LATIHAN: Tolong salin tanpa perubahan bagian teks tentang upacara pelet kandhung dari "Sebagai catatan, cengker" sampai "berumur 40 hari.".

BLOK TEKS:
----

Sebagai catatan, cengker itu tetap ditaruh di tempat tidur hingga si perempuan
melahirkan bayinya. Adanya cengker di sisi tempat tidurnya, maka sejak saat itu
suaminya tidak diperkenankan lagi menggauli hingga bayi yang dikandungnya lahir dan telah berumur 40 hari.
Selanjutnya
perempuan hamil itu dibawa masuk lagi ke dalam kamarnya
dan diberi minum jamu dek cacing towa yang ditempatkan dalam sebuah
cengkelongan (tempurung gading). Setelah jamu dek cacing towa diminum, maka
cengkelongan itu segera dilemparkan ke tanean (halaman). Apabila cengkelongan
jatuhnya tertelentang, maka bayi yang akan lahir diperkirakan berjenis kelamin
laki-laki, sedangkan apabila
tertelungkup, maka bayi yang akan lahir diperkirakan akan berjenis kelamin
perempuan. Setelah itu si perempuan
hamil disuapi dengan sedikit nasi ponar (nasi kuning),
ketan yang diberi warna kuning dan telur rebus. Makanan itu tidak dimakan
sampai habis. Dengan berakhirnya tahap pemberian nasi ponar ini, berakhirlah
seluruh rentetan upacara pelet
kandhung.
Sebagai catatan, sejak
saat diadakan upacara nandai, pelet kandhung, hingga melahirkan, perempuan yang
sedang hamil itu harus mematuhi berbagai macam pantangan, baik pantangan
memakan makanan tertentu maupun pantangan melakukan perbuatan tertentu.

----

Entri kumpulan data
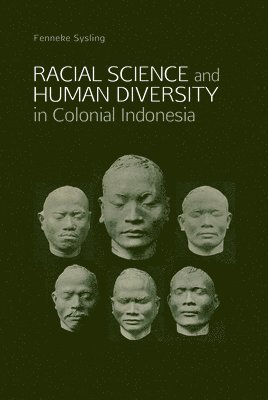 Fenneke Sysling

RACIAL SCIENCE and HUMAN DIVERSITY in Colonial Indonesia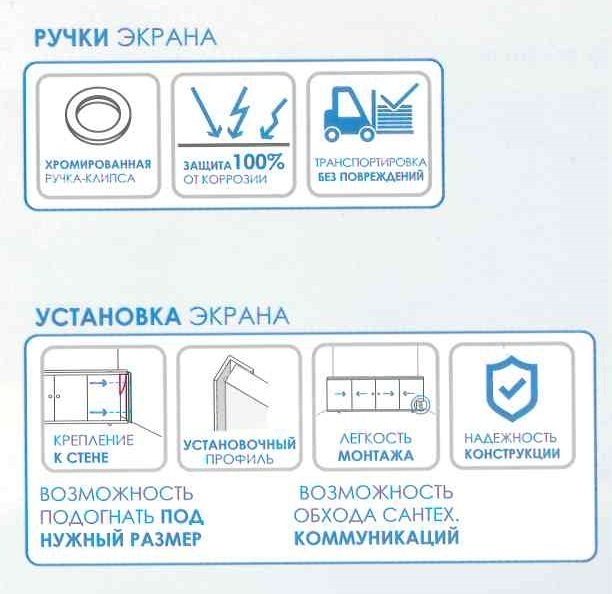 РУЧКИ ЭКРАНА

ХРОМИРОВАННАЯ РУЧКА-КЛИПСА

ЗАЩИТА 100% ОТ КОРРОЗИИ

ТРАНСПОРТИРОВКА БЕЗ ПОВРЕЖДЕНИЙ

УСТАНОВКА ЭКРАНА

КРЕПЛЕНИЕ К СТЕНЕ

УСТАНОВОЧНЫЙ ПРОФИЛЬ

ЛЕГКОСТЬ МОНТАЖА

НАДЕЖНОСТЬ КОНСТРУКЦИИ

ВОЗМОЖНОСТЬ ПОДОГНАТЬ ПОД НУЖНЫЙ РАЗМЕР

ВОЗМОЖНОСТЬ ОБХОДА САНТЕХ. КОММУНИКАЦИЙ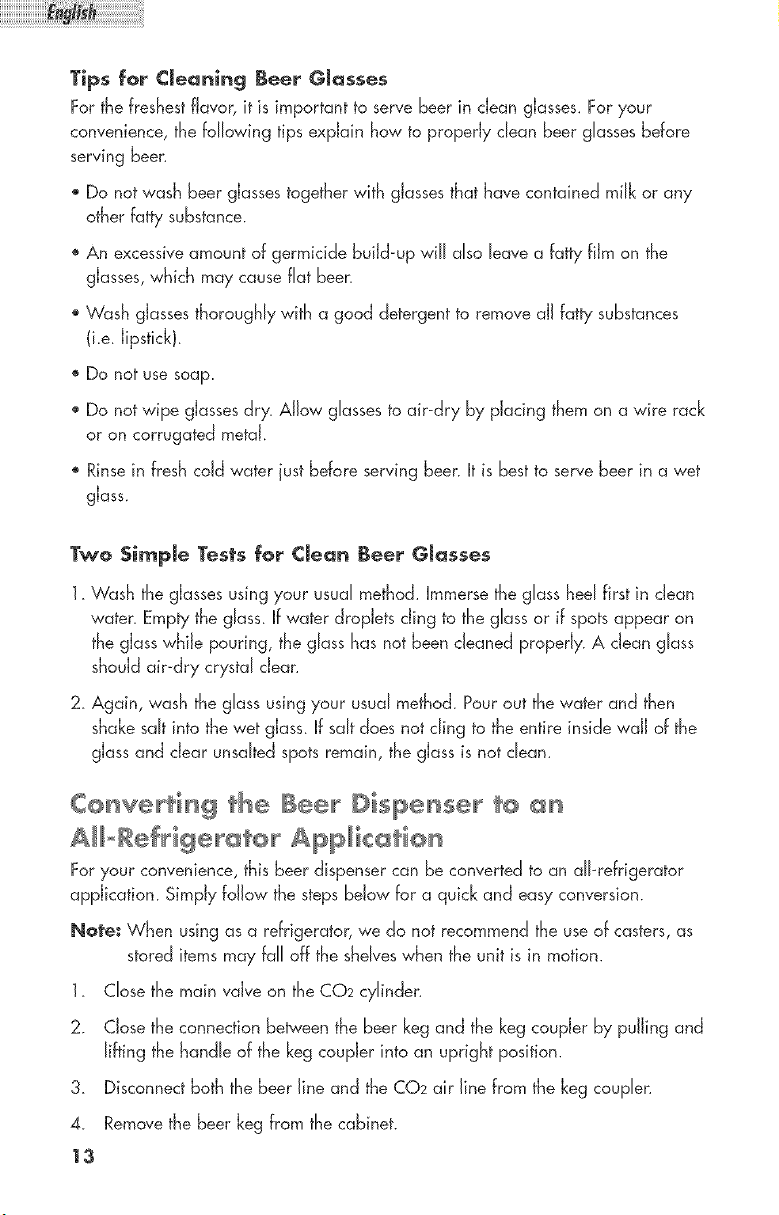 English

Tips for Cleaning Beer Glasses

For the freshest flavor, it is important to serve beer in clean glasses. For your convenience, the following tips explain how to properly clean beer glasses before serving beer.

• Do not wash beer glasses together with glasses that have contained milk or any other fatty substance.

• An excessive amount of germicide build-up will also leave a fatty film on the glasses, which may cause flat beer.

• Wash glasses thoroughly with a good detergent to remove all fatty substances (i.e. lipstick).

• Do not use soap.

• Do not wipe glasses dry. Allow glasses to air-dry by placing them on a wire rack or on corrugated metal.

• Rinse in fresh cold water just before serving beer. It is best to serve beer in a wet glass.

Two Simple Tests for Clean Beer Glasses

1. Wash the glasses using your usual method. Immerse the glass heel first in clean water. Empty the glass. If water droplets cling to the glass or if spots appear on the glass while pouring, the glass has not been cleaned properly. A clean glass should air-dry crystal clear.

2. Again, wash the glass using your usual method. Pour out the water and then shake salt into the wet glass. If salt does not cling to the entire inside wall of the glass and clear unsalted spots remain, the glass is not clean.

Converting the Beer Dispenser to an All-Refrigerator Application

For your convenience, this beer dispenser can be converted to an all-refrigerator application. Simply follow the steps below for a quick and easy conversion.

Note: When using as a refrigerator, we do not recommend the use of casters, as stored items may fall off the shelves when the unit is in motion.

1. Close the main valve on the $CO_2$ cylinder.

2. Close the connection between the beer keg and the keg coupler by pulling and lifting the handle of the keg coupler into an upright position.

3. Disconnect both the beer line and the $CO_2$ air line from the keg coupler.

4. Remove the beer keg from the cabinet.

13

----

JAWABAN TUGAS:
Sebagai catatan, cengker itu tetap ditaruh di tempat tidur hingga si perempuan
melahirkan bayinya. Adanya cengker di sisi tempat tidurnya, maka sejak saat itu
suaminya tidak diperkenankan lagi menggauli hingga bayi yang dikandungnya lahir dan telah berumur 40 hari.